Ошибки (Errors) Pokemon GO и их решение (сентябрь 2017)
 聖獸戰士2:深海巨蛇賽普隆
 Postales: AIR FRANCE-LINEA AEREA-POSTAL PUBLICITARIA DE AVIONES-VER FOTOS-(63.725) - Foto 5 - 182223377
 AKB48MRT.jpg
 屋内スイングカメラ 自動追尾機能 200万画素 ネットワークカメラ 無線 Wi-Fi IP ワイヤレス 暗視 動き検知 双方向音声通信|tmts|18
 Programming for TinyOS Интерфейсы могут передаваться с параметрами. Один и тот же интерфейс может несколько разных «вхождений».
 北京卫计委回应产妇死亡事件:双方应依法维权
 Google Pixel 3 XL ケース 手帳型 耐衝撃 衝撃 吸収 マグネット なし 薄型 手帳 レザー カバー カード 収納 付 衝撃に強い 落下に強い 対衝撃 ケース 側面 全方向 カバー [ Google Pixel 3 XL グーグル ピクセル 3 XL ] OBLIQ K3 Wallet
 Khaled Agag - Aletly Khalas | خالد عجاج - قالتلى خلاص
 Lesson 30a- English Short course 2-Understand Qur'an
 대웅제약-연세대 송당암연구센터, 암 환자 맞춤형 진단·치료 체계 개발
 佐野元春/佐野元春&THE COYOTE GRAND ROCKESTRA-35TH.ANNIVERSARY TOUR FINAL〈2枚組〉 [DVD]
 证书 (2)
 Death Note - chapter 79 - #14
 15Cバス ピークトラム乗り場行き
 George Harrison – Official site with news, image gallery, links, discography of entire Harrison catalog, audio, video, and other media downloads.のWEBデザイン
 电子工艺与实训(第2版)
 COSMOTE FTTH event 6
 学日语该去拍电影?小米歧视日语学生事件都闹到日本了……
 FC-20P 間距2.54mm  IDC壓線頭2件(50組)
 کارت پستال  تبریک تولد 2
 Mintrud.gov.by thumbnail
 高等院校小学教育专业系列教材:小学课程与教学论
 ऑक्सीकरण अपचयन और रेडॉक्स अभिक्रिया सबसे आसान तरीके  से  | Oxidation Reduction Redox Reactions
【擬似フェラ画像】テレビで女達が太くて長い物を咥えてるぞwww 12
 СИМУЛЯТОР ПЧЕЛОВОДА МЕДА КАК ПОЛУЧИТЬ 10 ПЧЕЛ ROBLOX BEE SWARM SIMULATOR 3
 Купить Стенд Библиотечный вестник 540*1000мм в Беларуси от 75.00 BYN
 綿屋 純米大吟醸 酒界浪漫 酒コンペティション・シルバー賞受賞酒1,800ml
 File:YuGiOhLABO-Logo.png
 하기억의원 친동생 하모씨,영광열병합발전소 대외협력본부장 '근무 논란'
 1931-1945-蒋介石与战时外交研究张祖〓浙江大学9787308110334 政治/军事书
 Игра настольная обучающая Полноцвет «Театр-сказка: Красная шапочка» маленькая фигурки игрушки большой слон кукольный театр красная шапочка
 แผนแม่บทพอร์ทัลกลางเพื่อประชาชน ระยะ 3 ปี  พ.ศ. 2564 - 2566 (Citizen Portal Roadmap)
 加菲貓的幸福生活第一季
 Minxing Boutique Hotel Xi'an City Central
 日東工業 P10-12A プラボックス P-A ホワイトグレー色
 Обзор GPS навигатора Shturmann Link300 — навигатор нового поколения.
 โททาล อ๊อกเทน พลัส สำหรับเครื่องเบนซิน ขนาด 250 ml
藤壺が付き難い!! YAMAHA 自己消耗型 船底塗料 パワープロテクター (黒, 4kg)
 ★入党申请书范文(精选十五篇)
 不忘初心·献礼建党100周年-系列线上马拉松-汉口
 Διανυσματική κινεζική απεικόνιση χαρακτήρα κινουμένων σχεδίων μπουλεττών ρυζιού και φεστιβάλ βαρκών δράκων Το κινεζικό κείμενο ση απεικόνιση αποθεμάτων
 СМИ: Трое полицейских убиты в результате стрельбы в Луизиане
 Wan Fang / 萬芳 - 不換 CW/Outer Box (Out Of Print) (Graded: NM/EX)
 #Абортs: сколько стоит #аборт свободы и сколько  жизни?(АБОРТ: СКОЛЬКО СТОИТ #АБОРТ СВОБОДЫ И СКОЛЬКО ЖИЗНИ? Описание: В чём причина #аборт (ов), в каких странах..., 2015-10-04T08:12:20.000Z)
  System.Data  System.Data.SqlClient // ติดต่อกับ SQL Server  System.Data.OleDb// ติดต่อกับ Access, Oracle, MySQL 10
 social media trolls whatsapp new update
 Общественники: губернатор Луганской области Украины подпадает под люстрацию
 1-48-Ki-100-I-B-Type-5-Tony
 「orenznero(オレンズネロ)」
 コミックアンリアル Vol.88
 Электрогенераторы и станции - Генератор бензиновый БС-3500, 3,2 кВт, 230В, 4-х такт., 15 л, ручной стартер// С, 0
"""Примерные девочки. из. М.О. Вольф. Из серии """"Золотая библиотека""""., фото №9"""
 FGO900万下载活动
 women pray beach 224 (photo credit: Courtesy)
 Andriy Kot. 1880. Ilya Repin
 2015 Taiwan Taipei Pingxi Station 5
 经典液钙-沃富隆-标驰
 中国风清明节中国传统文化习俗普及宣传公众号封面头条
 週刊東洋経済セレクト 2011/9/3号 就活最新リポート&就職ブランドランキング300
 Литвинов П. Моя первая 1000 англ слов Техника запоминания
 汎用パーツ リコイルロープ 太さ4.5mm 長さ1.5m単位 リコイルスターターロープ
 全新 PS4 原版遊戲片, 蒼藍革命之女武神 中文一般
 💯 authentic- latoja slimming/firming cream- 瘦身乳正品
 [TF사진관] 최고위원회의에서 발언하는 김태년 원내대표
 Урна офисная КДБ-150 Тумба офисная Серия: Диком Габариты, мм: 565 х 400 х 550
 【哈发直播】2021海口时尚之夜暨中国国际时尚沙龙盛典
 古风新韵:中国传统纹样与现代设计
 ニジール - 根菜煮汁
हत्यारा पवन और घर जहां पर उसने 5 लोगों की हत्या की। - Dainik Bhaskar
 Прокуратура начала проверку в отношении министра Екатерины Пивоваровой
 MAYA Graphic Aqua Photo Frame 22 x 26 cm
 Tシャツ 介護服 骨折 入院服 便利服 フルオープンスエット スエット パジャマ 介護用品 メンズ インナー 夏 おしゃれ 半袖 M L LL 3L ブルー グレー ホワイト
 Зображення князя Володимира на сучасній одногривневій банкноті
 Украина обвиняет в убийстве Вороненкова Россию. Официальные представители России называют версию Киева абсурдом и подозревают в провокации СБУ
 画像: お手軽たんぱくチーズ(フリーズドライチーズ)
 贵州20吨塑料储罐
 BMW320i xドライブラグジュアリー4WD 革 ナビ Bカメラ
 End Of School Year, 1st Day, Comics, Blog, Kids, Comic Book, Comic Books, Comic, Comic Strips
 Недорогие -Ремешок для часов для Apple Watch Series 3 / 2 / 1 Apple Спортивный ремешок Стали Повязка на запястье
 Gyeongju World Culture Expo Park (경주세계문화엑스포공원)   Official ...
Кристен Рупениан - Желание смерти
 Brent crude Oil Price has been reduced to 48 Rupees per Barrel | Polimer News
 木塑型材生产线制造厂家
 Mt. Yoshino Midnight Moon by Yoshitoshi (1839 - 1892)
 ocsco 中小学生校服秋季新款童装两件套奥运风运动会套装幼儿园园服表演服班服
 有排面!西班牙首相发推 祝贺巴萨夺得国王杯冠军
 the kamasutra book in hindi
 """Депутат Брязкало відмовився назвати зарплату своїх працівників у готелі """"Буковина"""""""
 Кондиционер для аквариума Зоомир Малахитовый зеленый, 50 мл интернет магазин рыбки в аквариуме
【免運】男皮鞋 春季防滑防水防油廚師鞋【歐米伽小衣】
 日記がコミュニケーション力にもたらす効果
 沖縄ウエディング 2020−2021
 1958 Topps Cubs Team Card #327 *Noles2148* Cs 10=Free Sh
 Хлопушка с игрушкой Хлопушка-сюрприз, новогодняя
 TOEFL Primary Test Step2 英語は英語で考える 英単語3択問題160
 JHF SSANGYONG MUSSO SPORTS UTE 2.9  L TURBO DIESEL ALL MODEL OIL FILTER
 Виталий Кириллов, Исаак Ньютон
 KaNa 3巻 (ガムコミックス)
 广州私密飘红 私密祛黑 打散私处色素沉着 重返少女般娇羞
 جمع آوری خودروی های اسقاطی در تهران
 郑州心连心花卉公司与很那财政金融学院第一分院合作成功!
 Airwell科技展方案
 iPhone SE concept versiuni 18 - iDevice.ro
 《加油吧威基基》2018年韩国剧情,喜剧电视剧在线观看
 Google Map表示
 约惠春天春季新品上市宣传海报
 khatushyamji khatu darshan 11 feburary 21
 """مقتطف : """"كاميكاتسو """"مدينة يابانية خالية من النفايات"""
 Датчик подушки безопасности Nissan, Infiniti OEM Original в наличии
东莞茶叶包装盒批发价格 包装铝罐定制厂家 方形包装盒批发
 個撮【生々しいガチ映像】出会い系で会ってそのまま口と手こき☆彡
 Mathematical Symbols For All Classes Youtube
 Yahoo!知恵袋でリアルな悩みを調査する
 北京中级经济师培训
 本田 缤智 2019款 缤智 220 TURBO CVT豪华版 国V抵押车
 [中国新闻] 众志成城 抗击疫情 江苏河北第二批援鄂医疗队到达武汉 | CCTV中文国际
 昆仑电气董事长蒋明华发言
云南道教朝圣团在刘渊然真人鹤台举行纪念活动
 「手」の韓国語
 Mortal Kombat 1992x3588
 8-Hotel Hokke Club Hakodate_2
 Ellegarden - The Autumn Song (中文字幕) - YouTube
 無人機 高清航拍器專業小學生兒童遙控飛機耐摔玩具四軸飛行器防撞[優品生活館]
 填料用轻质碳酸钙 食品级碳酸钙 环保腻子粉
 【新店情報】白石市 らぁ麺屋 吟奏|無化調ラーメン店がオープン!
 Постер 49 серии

YOUR GOAL -
Show the lines of the entries that include the string "Official", copying each in full.

RESULT BELOW -
 George Harrison – Official site with news, image gallery, links, discography of entire Harrison catalog, audio, video, and other media downloads.のWEBデザイン
 Gyeongju World Culture Expo Park (경주세계문화엑스포공원)   Official ...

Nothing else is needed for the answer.